Die Tiefen der Stadt erinnern uns manchmal daran, dass sie lebendig sind, und beschließen gelegentlich, plötzlich unter unseren Füßen nachzugeben. Genau das passierte am vergangenen Mittwochmittag an der unsichtbaren Grenze zwischen dem Barcelonaer Stadtteil Vallbona im Bezirk Nou Barris und Montcada i Reixac. Ein Anschlussschacht der Bauarbeiten zur Untertunnelung der Linie R2 stürzte nach einem lauten Knall plötzlich ein und verursachte ein Loch, das schließlich einen Schwerlastkran und verschiedene schwere Maschinen verschluckte. Das akustische Warnsignal reichte aus, damit sich die Arbeiter rechtzeitig in Sicherheit bringen konnten, sodass der spektakuläre Unfall zwar ohne Verletzte ablief, aber enorme Auswirkungen auf den Stadtalltag hatte.
Einen halben Tag nach dem Schreck richten sich alle Blicke auf den Untergrund, um zu verstehen, was schiefgelaufen ist. Wie Adif der Stadtverwaltung von Barcelona mitteilte und wie der Stadtrat von Nou Barris, Xavier Marcé, erklärte, deutet die Haupthypothese auf das Vorhandensein von Grundwasser in diesem Bereich hin. Dieses natürliche Phänomen hätte eine Bodenbewegung ausgelöst, der die Pfeiler der Stützmauer nicht standhalten konnten. Während die Techniker gegen die Zeit arbeiten und das Loch mit Beton auffüllen, um den Boden zu stabilisieren, sehen sich Tausende von Fahrgästen mit einer unbefristeten Zugunterbrechung konfrontiert, die die Geduld derer auf die Probe stellt, die jeden Morgen auf den Zug angewiesen sind.
Das Rätsel um die Züge
Der Einsturz hat dazu geführt, dass der Zugverkehr zwischen Montcada i Reixac und Sant Andreu „auf unbestimmte Zeit“ eingestellt werden musste, was die Linien R2, R2 Nord und R11 voll trifft. Um diese Lücke im täglichen Nahverkehr zu schließen, hat Renfe seit diesem Donnerstag eine Umleitung eingerichtet:
- Die Züge der Linien R2 und R2 Nord, die aus dem Norden (Maçanet-Massanes) kommen, beenden ihre Fahrt in Montcada i Reixac. Von dort aus müssen die Fahrgäste etwa fünf Minuten zu Fuß gehen, um in die Linie R4 umzusteigen, die sie nach Barcelona Sants bringt.
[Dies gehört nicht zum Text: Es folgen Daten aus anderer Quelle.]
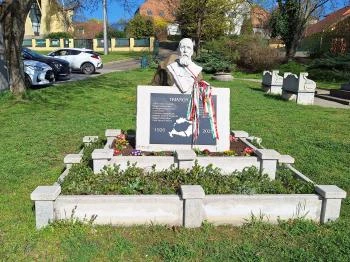 gróf Apponyi Albert szobor Pécel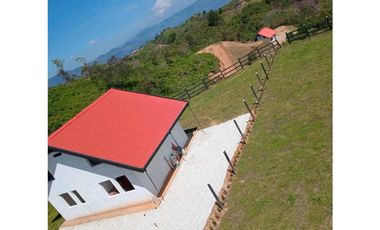 Vendo Cabaña con Lote 2000 Mts San Vicente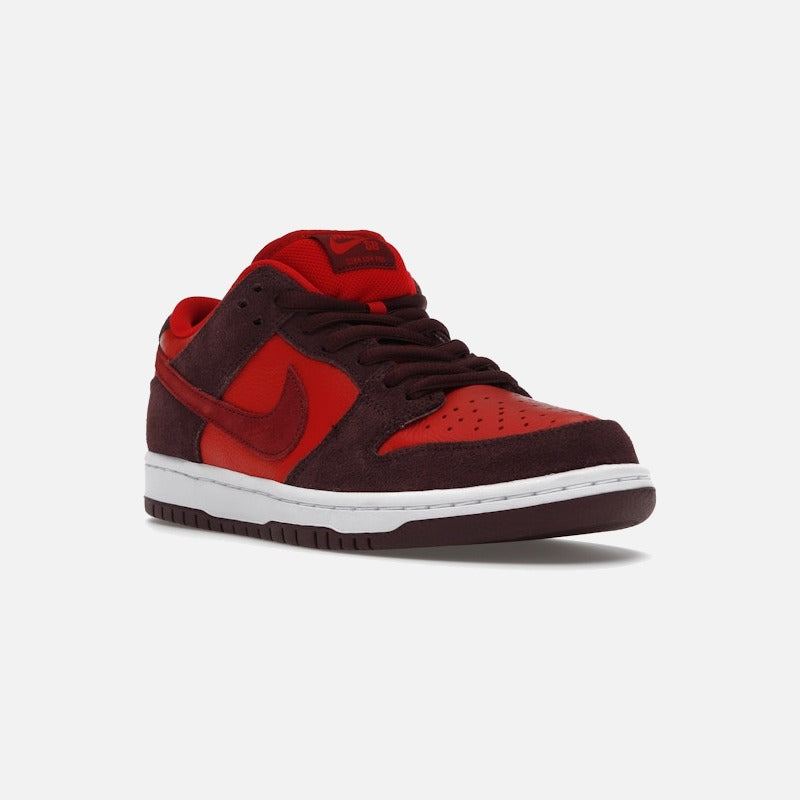 Nike SB Dunk Low Cherry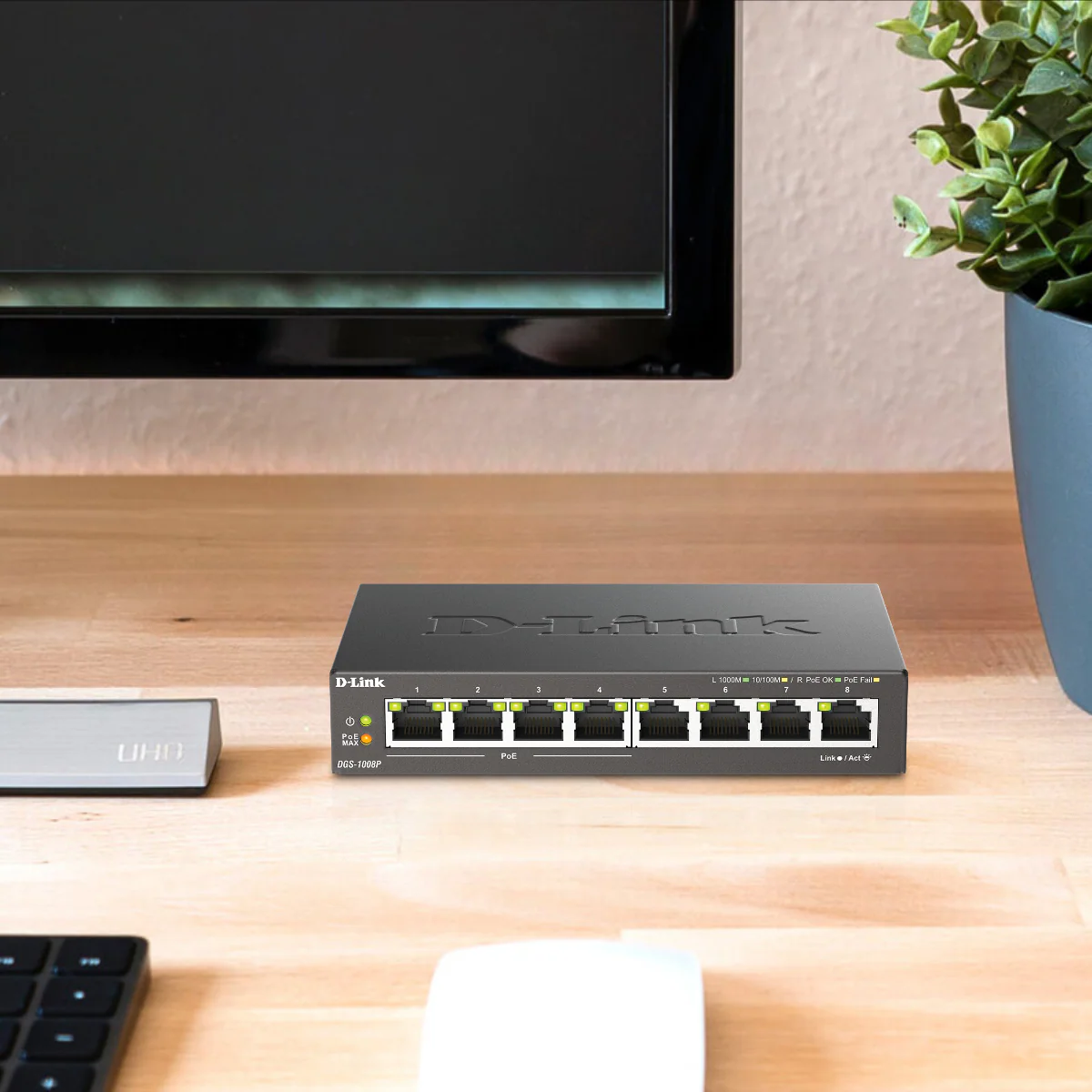 D-Link 8-Port Gigabit PoE+ Unmanaged/Plug and Play Switch (DGS-1008P) 4 PoE+ Ports (60W Total PoE Budget) | Fanless | Metal Compact Desktop - Image 6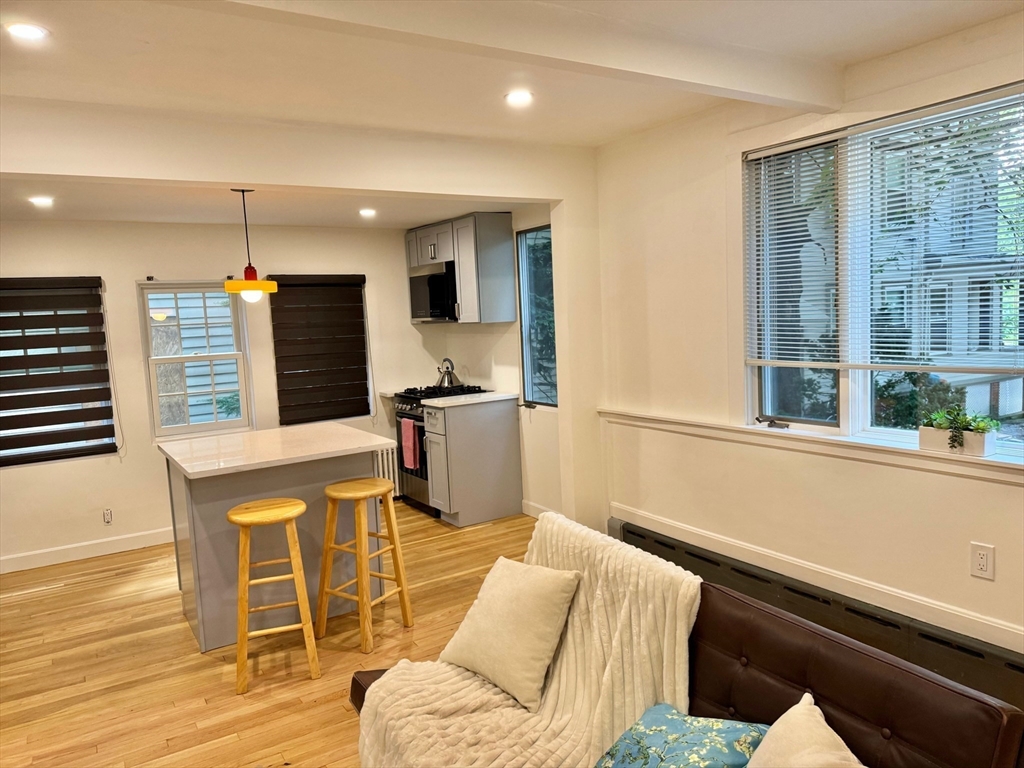 1001 Memorial Dr, Riverside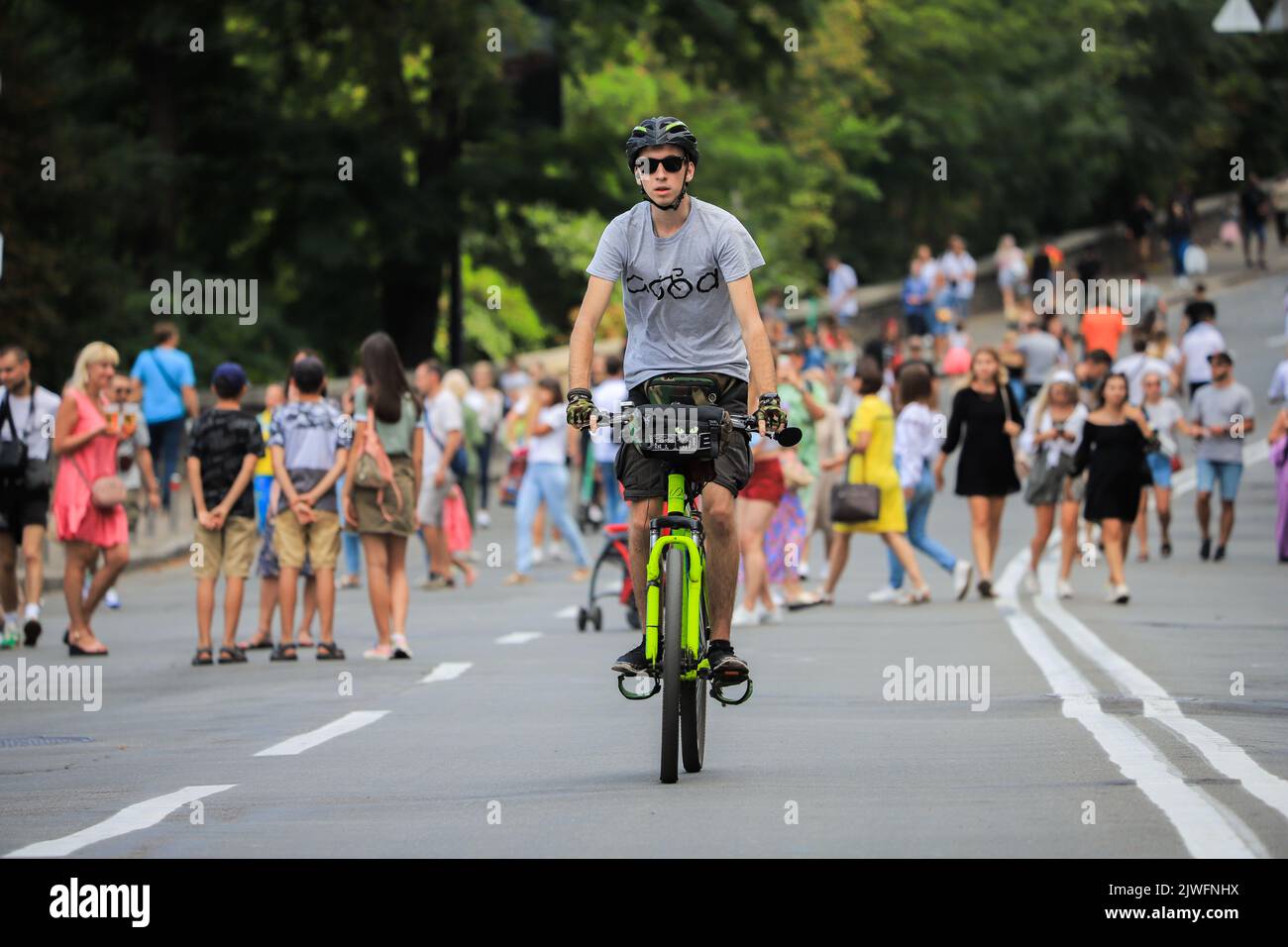 Kiew, Ukraine - 24. august 2021: Junger Mann fährt in der Stadt Kiew mit dem Fahrrad auf der Straße Stockfoto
- Auf der Südseite starten die Züge der Linien R2 und R2 Nord in Richtung Flughafen und Castelldefels direkt vom Bahnhof Sant Andreu aus.
- Für die Fahrgäste der R11 fährt der Zug normalerweise bis Granollers Centre. Von dort aus bringt ein direkter Busdienst sie nach Sant Andreu Comtal, der auf die Zugfahrpläne abgestimmt ist. Außerdem können diese Fahrgäste zwischen Sant Andreu und Montcada auf die R2 umsteigen.
- Wer aus Girona und Figueres anreist, hat als Alternative die Avant-Züge in Barcelona Sants, die zusätzliche Plätze und Informationspersonal bereitgestellt haben, um die Nachfrage zu bewältigen.
Zement und Sensoren, um das Loch zu schließen
Obwohl der Schreck riesig war, rufen die Behörden zur Ruhe auf. Arturo Pastor, stellvertretender Baudirektor bei Adif, bestätigte, dass nach der Absicherung des Bereichs die aktuellen Arbeiten darauf ausgerichtet sind, ununterbrochen Beton einzupumpen, um die Höhle zu verschließen. „Wir wissen nicht, wie groß das Loch ist“, räumte der technische Leiter ein und bestätigte gleichzeitig, dass die Häuser, die dem Einsturz am nächsten liegen – im Stadtteil Vallbona –, keinerlei Risse davongetragen haben.
Um weitere Zwischenfälle zu vermeiden und auf Empfehlung der Feuerwehr von Barcelona hin werden vor Ort Überwachungen mit Sensoren durchgeführt. Adif hat sich verpflichtet, alle 24 Stunden Berichte zu erstellen, um etwaige Anomalien oder neue Bodenbewegungen rechtzeitig zu erkennen und so die Ruhe der Anwohner zu gewährleisten – eine absolute Priorität, wie Stadtrat Marcé betont hat.